Le dessinateur belge s'est ainsi hissé dans le classement des artistes les plus chers au monde avec cette gouache et encre de Chine créée pour l'album "Tintin en Amérique" laquelle a été vendue au triple de son estimation.
Ainsi, en moins de 15 ans, la BD est devenue un des domaines les plus porteurs du marché alors qu'elle avait été longtemps considérée comme un parent pauvre de l'art, un peu comme le roman-photo par rapport au roman en littérature. Seulement voilà, à partir du moment où l'art contemporain, via le Pop Art, Warhol et d'autres artistes, s'est servi des symboles de la société de consommation et des icônes de la société, le monde de l'art a subi un bouleversement radical avec l'émergence de collectionneurs nés et ayant grandi dans la prospérité de l'après-guerre et des années 1960. Il en a été de même avec la BD qui a nourri les rêves de millions d'enfants issus du baby-boom entre 1945 et 1955 dont certains sont devenus des amateurs fortunés et qui, à travers des albums légendaires, retrouvent beaucoup de leur enfance heureuse.

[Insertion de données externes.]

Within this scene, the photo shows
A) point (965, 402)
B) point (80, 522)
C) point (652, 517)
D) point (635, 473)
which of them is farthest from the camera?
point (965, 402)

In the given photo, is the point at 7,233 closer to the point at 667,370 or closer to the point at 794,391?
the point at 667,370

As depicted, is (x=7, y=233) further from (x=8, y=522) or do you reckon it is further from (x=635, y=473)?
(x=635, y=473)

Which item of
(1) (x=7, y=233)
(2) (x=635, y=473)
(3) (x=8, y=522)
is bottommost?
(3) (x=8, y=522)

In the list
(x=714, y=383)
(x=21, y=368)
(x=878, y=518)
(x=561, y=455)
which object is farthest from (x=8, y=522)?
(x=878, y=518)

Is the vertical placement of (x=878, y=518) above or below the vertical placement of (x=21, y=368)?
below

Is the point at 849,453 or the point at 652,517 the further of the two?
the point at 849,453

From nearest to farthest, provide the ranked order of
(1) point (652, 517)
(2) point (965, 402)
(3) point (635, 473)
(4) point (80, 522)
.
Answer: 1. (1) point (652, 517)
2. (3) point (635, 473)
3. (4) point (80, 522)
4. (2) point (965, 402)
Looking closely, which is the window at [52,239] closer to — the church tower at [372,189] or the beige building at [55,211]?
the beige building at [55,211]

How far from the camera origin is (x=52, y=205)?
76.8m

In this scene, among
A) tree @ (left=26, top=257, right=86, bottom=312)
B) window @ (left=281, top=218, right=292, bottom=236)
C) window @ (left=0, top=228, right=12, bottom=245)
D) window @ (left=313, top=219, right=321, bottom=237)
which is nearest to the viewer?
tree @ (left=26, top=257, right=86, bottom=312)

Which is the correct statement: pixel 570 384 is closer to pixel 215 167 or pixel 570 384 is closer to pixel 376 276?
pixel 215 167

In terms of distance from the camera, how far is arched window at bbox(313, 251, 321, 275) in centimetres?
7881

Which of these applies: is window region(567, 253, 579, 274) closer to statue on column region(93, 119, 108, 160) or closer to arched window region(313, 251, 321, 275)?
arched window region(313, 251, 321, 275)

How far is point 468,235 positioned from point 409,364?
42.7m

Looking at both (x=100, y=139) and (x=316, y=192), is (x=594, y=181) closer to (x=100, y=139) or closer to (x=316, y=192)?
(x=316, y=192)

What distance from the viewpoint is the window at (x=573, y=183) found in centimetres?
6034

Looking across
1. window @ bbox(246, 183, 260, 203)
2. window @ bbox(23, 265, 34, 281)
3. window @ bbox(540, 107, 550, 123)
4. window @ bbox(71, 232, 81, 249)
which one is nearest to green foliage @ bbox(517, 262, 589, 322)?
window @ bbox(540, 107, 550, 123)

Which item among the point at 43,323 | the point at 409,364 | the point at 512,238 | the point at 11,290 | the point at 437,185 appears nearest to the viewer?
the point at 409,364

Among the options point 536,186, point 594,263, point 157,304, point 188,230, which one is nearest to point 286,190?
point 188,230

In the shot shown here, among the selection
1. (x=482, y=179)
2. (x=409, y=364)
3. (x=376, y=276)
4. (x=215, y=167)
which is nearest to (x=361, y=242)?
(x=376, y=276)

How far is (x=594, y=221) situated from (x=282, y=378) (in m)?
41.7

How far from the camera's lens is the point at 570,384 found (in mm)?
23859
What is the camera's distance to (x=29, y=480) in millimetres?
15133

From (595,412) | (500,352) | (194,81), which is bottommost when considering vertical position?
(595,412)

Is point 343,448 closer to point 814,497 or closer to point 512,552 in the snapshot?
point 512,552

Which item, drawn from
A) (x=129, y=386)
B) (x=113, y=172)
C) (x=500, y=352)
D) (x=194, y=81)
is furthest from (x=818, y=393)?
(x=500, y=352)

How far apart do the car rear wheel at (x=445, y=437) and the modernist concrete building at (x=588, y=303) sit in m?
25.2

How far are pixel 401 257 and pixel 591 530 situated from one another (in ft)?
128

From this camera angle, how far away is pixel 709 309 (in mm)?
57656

On avait d'ailleurs eu un avant-goût de cette nostalgie en 1941 avec "Citizen Kane" lorsque le milliardaire Charles Foster Kane dépeint dans ce film d'Orson Welles prononçait étrangement avant de mourir le mot "Rosebud", qui au final était le nom qu'il avait donné au traineau avec lequel il jouait,enfant, dans la neige.
Cette gouache achetée à prix d'or par un homme d'affaires collectionneur féru de BD marque donc vraisemblablement le souvenir de son enfance avec autant de force que peut dégager au plan de la nostalgie un portrait des années 60 de Marilyn ou de Liz Taylor par Warhol susceptible d'atteindre plus de 20 millions d'euros sur le marché.
La BD est ainsi devenue un fait de société à part entière comme en témoigne les enchères soutenues portées sur d'autres auteurs, notamment Enki Bilal, Hugo Pratt, Druillet ou Mézières pour ne citer que ceux-là et pour le prouver, la vente d'Artcurial qui a fait salle comble n'a pas manqué de "cartonner" comme le Corto Maltese de Pratt pour la couverture de l'album "Ethiopique" publié en Italie en 1979 qui a atteint près de 300 000 euros avec les frais, tout comme deux dessins de Bilal pour "La Foire aux Immortels" et "La Tétralogie des Monstres" , enlevés respectivement à 72 000 et 145 000 euros.
On peut gager que la progression spectaculaire de la BD, récupérée déjà depuis longtemps en peinture par des artistes de la figuration narrative, notamment Erro ou Combas, ne s'arrêtera pas en si bon chemin à moins que la récession ne s'aggrave aux Etats-Unis pour toucher l'Europe à son tour, auquel cas ce serait tout le marché de l'art qui serait secoué mais pour l'instant, les collectionneurs semblent plus jamais disposés à jouer gros pour emporter chez eux un joli petit coin du paradis de leur tendre enfance.